Саша поднял голову, криво усмехнулся.
– То-то и оно, – продолжил Сергей. – Замазался ты.
– Артура жалко, – вдруг сказал Саша.
– Какого еще Артура? – раздраженно удивился Сергей. – Ты себя жалей, Сашок.
– Его папа с мамой Артуром назвали. А на рынке он под кликухой ходил. Ай ты, Пуха, Пуха!
– Еще тебе кого жалко? Может, Семеныча? – ядовито поинтересовался Сергей.
– Нет, Семеныча мне не жалко, – рассеянно ответил Саша.
– Ты о себе думай! Как жить будешь, куда пойдешь. Дорожек, тропинок, тропочек перед тобой – не перечесть. А жизнь одна. Выбирай, Сашок, дорогу, выбирай!

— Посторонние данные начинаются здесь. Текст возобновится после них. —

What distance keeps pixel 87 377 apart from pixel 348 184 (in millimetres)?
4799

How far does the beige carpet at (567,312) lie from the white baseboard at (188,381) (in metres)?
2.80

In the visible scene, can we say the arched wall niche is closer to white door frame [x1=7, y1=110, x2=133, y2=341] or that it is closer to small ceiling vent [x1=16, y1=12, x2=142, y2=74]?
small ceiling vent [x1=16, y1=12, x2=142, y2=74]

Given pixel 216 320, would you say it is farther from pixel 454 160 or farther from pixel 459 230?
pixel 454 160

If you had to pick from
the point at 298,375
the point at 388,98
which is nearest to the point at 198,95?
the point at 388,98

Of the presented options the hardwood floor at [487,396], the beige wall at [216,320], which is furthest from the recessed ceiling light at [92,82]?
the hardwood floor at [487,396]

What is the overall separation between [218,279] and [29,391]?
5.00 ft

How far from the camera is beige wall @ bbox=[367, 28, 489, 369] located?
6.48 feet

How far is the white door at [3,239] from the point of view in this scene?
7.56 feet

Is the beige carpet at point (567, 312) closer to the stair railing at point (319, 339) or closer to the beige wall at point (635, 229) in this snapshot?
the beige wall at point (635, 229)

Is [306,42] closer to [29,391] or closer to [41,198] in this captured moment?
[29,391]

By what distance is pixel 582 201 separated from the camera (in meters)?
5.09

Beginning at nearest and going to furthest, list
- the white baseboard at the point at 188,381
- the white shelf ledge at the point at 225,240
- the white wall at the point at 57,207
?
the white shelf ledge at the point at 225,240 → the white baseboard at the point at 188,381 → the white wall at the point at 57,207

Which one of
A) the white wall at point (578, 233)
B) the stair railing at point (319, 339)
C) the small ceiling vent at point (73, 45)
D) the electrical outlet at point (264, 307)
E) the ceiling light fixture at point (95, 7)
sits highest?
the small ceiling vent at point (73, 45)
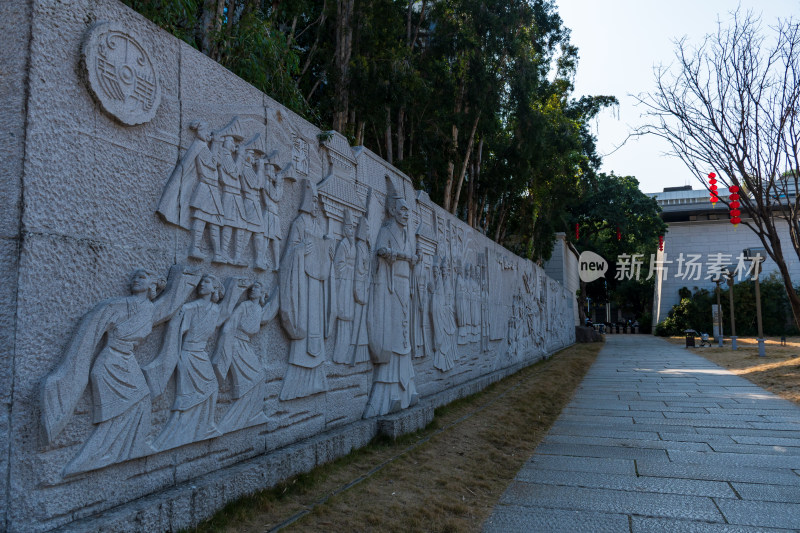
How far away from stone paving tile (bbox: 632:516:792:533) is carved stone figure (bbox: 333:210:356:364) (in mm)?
2720

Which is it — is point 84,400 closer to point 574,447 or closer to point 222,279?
point 222,279

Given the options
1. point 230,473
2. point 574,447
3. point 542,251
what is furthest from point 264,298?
point 542,251

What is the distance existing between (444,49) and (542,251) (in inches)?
480

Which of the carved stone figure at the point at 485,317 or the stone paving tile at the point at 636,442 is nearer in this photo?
the stone paving tile at the point at 636,442

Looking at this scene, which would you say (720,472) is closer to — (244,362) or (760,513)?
(760,513)

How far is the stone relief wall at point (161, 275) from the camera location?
2.71 meters

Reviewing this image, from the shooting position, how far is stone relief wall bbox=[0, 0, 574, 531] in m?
2.71

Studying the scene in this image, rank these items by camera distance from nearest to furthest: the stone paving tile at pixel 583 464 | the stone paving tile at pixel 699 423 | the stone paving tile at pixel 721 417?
the stone paving tile at pixel 583 464, the stone paving tile at pixel 699 423, the stone paving tile at pixel 721 417

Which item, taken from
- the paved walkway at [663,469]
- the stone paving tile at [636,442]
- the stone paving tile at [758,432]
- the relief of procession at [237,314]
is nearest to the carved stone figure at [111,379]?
the relief of procession at [237,314]

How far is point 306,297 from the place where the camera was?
15.6 ft

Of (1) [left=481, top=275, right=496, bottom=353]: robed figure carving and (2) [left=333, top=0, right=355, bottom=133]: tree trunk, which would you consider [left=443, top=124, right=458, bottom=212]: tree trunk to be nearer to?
(1) [left=481, top=275, right=496, bottom=353]: robed figure carving

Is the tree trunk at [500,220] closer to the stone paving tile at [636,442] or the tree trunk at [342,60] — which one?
the tree trunk at [342,60]

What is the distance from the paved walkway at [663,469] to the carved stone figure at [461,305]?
1.92 meters

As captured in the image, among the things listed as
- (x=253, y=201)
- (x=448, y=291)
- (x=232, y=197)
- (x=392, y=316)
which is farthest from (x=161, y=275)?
(x=448, y=291)
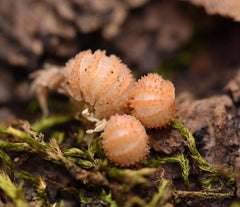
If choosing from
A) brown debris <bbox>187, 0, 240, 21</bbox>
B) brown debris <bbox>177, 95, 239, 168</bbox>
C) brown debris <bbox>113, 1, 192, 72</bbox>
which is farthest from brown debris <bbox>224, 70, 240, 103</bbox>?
brown debris <bbox>113, 1, 192, 72</bbox>

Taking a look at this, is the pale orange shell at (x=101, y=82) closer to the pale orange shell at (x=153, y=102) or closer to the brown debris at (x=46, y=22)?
the pale orange shell at (x=153, y=102)

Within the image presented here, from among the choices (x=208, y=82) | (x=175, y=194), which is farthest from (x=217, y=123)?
(x=208, y=82)

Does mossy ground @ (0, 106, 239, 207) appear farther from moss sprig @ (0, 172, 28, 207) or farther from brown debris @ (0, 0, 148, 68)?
brown debris @ (0, 0, 148, 68)

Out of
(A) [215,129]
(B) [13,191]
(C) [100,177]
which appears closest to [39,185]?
(B) [13,191]

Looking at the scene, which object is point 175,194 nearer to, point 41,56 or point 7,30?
point 41,56

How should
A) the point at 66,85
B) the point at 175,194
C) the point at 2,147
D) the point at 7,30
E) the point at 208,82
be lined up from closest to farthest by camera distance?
the point at 175,194 → the point at 2,147 → the point at 66,85 → the point at 7,30 → the point at 208,82

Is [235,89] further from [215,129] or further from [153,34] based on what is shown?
[153,34]

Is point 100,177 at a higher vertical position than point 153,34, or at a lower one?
lower
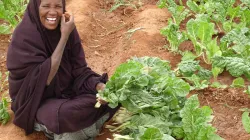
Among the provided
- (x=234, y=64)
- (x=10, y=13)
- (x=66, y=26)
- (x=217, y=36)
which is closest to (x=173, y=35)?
(x=217, y=36)

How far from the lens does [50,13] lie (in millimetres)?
3246

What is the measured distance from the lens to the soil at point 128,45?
12.0ft

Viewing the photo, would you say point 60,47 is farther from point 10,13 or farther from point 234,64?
point 10,13

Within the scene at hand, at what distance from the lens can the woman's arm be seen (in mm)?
3172

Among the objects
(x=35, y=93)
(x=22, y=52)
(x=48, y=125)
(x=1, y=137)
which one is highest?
(x=22, y=52)

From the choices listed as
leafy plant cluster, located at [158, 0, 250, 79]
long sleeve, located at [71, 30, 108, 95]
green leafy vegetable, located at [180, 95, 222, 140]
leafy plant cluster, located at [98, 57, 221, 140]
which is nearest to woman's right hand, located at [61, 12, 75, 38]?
long sleeve, located at [71, 30, 108, 95]

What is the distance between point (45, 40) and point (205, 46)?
1747 mm

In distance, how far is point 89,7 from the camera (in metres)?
5.93

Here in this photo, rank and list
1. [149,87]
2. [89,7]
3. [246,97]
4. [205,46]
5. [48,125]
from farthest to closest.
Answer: [89,7], [205,46], [246,97], [149,87], [48,125]

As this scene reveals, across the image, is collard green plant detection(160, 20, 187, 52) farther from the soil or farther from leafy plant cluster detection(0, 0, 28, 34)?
leafy plant cluster detection(0, 0, 28, 34)

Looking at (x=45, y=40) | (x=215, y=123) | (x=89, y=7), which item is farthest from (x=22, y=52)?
(x=89, y=7)

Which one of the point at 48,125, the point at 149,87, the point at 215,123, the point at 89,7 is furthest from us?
the point at 89,7

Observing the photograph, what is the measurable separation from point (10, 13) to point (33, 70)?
2062 millimetres

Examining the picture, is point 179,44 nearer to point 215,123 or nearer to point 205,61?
point 205,61
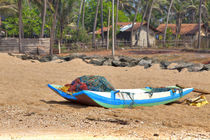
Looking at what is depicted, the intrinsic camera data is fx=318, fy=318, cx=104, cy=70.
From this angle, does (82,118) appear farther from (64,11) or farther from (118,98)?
(64,11)

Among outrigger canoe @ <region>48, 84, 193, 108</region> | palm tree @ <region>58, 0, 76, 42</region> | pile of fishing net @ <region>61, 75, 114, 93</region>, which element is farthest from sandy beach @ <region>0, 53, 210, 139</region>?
palm tree @ <region>58, 0, 76, 42</region>

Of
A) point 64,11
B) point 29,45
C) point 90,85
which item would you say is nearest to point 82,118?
point 90,85

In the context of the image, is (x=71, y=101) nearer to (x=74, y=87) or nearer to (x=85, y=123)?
(x=74, y=87)

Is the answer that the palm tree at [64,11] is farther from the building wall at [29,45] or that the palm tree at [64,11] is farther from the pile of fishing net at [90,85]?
the pile of fishing net at [90,85]

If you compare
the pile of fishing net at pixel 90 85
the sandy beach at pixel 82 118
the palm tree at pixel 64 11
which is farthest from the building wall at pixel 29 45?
the pile of fishing net at pixel 90 85

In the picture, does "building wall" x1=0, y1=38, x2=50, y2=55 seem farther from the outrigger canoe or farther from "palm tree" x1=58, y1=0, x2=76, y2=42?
the outrigger canoe

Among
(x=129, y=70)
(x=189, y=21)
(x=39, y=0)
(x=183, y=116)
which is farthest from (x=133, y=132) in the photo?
(x=189, y=21)

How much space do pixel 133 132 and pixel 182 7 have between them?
43.9m

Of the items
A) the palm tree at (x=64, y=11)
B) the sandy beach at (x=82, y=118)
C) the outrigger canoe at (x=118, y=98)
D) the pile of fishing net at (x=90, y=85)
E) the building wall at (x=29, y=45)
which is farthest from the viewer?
the palm tree at (x=64, y=11)

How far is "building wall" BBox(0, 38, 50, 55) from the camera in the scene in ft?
88.7

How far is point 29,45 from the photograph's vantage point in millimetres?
27031

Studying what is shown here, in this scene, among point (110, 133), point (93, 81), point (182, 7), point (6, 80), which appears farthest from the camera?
point (182, 7)

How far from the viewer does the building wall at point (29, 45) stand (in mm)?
27031

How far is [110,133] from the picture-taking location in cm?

– Ну, я пойду, – Саша поднялся.
– Я провожу? – предложил Сергей. – У тебя заночевать могу.
– Так теперь и будешь при мне вечным стражем? Не надо, Серега. Да и здоровье твое не богатырское.
– Это точно, – горько согласился Сергей.
Сверху опять понеслось:
Дам коня, дам кинжал, дам винтовку свою!
А за это за все ты отдай мне жену!
– Живут же люди! – сказал Саша и направился к дверям.
Дорога от Кочновского по Красноармейской до Мало-Коптевского переулка недалека. Но преодолевал ее Саша долго. Рывками, бросками, через большие остановки, когда он осматривался, проверял, не следят ли, не целятся ли. Как на войне. Как на фронте.
У себя в комнате Саша закрыл на задвижку окно, закрыл на ключ дверь, потушил свет и поднял бумажную штору. Не раздеваясь, плюхнулся на диван, закинул руку за голову и стал слушать ночь. Проблеяла на путях одинокая «овечка». Зашумел где-то рядом автомобиль и, недолго поурчав на холостых оборотах, снова зашумел и удалился. Тишина. Саша лежал с открытыми глазами.
В темной синеве окна незаметно появилось еле различимое пятно. И слабый звук возник. Кто-то пытался открыть окно. Саша беззвучно вскочил, осторожно повернул ключ в двери, приоткрыл ее и метнулся в коридор.
Он обогнул угол, прижимаясь спиной к стене, угрем вывернулся к палисаднику и увидел неясную фигуру, которая громко барабанила в стекло его окна и звала Аликовым голосом:
– Саша! Саша!
Саша бесшумно приблизился к Алику и спросил прямо в ухо:
– Ты что орешь?
Алик присел от неожиданности, но тут же пришел в себя, обернулся, посмотрел на Сашу гордо и ответил сугубо официально:
– Если ты думаешь, что я пришел мириться с тобой, то горько ошибаешься: я не намерен возобновлять дружеских отношений.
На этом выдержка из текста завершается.